Working one at a time, place 1 teaspoon of the chicken filling in the middle of each wonton wrapper. Use your finger to brush water along 2 sides of the wonton wrapper, and fold it in half to make a triangle. Make sure the edges of the triangle are secure! Then, fold the edges of the triangle together and use water to hold them together.
Once you've got all your wontons finished, boil a pot of water. Cook your wontons in the boiling water for about five minutes. (Don't rely on "floating to the top" because we found that a lot of our wontons had air bubbles inside that caused them to float even when not fully cooked.) You'll need to do this in 2 batches, using a slotted spoon to remove the cooked wontons before adding the next batch.
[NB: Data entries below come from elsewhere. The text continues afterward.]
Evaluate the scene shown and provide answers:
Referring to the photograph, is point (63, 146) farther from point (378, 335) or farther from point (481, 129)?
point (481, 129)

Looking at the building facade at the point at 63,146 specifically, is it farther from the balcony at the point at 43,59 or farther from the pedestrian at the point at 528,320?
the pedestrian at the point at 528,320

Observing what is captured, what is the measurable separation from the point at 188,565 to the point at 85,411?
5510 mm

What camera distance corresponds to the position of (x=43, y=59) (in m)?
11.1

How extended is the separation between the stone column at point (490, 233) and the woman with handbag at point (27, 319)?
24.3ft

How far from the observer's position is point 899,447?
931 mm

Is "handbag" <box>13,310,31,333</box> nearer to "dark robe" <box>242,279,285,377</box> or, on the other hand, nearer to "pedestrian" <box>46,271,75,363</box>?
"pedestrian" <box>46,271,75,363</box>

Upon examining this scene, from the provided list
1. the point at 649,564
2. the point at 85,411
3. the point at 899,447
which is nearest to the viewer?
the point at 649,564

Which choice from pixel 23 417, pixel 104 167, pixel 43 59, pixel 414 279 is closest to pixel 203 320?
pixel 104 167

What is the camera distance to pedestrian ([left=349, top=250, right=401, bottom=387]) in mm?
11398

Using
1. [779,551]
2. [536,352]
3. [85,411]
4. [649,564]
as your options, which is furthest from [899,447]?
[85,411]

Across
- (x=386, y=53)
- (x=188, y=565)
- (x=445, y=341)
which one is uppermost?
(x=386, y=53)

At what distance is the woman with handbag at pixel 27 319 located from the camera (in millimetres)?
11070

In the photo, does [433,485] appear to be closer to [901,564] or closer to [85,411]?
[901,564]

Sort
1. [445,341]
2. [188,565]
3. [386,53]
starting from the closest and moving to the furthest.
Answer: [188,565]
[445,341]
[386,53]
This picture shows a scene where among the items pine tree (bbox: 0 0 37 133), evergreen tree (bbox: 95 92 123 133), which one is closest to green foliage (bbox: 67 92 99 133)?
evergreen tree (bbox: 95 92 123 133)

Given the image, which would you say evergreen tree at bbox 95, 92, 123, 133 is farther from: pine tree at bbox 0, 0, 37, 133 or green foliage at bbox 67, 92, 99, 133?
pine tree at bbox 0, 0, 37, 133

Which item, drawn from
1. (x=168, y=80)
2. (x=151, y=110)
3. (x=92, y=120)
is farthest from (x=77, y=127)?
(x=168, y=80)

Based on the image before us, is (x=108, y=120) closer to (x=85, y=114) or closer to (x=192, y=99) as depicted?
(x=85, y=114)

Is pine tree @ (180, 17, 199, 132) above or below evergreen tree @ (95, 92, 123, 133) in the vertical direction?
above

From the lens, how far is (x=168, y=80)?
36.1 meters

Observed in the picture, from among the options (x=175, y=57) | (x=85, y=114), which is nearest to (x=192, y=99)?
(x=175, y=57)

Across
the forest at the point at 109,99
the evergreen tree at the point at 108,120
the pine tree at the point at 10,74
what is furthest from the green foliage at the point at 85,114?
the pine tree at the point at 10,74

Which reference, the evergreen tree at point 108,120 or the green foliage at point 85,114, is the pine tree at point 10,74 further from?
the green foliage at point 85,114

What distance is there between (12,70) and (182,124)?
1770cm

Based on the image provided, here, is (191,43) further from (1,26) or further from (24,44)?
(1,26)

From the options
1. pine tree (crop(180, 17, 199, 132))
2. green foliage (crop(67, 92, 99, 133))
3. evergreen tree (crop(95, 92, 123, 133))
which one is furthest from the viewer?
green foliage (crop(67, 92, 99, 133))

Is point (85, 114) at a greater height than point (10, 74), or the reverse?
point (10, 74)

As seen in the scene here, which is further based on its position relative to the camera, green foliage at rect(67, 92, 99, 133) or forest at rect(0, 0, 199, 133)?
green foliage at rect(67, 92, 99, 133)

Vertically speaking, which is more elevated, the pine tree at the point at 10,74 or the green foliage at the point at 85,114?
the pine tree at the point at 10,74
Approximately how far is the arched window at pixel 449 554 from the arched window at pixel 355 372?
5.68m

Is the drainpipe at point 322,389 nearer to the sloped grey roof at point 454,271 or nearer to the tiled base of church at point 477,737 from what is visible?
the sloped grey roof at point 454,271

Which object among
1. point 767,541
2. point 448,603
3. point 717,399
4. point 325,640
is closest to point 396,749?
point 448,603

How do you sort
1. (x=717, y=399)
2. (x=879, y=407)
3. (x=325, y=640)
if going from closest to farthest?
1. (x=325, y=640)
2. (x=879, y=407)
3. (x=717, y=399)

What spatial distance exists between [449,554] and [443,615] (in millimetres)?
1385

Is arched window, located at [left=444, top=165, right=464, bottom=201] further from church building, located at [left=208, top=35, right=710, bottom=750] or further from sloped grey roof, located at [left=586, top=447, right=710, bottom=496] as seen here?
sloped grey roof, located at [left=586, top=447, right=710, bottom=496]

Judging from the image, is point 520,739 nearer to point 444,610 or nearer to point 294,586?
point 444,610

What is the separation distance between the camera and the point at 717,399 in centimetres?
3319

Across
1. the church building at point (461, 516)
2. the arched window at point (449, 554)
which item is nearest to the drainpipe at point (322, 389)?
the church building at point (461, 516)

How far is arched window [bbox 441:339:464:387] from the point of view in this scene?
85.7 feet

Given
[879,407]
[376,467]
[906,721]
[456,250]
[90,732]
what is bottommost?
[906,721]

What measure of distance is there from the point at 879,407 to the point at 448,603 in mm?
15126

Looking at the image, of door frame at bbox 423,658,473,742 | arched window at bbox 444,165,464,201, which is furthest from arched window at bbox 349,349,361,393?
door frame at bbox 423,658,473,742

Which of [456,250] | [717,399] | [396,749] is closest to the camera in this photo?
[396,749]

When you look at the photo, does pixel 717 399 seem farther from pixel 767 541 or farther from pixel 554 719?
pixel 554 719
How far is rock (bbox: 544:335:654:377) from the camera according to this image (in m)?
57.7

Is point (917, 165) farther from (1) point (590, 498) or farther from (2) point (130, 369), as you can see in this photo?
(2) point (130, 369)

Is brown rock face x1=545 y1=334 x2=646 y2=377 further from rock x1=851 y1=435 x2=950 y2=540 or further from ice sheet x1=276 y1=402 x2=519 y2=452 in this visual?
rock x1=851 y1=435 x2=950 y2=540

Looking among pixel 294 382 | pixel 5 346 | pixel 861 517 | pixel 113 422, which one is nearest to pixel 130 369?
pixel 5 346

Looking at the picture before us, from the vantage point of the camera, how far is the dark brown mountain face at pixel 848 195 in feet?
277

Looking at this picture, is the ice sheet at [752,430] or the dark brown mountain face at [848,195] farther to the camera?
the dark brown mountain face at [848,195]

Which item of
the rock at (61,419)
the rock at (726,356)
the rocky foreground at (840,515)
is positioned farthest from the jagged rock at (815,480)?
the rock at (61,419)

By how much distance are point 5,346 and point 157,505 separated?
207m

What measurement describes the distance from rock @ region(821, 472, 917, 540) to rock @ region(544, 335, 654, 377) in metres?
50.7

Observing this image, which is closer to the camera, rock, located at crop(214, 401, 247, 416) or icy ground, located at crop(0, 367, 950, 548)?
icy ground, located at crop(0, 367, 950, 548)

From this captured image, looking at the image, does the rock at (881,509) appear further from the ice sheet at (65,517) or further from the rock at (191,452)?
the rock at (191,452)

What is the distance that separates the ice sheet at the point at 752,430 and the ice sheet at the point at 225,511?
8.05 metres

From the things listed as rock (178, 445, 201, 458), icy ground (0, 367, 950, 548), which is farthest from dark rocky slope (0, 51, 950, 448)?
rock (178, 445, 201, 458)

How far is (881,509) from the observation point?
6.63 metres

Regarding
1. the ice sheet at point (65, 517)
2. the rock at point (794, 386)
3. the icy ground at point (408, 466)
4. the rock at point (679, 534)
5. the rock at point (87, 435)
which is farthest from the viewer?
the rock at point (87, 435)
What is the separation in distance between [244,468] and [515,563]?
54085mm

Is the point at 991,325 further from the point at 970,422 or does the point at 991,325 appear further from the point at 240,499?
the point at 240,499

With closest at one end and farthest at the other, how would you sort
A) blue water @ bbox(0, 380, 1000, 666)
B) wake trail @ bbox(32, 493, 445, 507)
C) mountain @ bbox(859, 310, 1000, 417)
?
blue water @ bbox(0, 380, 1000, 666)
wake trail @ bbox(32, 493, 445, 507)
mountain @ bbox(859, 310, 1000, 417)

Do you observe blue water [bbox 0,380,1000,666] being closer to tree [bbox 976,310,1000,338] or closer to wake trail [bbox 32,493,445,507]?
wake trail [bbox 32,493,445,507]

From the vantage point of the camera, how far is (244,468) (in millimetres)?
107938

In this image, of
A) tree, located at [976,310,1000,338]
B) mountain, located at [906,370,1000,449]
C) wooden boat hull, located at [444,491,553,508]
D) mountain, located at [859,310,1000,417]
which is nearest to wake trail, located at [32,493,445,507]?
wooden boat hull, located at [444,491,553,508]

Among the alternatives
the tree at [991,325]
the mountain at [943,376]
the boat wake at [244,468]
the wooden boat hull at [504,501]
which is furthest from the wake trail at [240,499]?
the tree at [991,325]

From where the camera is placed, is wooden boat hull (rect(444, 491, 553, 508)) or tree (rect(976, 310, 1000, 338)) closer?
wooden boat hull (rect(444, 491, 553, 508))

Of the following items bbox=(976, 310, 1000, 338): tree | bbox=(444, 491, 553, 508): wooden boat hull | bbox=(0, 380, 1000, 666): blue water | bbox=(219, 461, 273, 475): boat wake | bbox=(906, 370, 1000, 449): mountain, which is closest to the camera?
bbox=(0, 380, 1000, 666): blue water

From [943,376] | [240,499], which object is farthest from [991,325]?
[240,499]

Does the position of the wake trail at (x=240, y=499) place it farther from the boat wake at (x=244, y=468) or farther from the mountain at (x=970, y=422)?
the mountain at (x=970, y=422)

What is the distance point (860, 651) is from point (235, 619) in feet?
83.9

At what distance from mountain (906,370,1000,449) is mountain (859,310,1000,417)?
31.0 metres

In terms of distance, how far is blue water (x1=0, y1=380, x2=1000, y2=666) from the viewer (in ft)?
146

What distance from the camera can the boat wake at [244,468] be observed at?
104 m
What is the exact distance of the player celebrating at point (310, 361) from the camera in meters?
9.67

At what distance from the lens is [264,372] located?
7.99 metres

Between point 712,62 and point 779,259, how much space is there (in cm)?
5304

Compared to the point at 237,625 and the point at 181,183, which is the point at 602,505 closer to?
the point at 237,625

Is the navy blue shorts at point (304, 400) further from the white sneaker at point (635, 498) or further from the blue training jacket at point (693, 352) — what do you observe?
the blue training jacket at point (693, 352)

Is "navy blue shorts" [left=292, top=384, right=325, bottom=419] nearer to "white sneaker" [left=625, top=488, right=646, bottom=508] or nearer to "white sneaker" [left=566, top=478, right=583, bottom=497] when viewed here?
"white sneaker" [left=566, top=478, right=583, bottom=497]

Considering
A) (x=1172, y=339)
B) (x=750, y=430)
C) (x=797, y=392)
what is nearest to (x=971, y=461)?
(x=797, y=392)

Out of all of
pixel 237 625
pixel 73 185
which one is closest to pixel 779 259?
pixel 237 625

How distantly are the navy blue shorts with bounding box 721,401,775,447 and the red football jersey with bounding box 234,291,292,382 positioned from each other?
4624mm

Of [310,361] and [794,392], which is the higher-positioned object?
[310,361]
When the wontons are done cooking, pour the water out of the pot. Add the chicken stock, water, 4 chopped scallions, 1 teaspoon of sesame oil and a pinch of white pepper to the pot and bring it to a boil.
Arrange the wontons in 6 soup bowls, and pour the hot soup over the wontons.
Any wontons you don't use can be frozen on a sheet pan. Once frozen, you can transfer them to a freezer bag and store for a couple of months. Having homemade wontons in your fridge, ready-to-to is super convenient!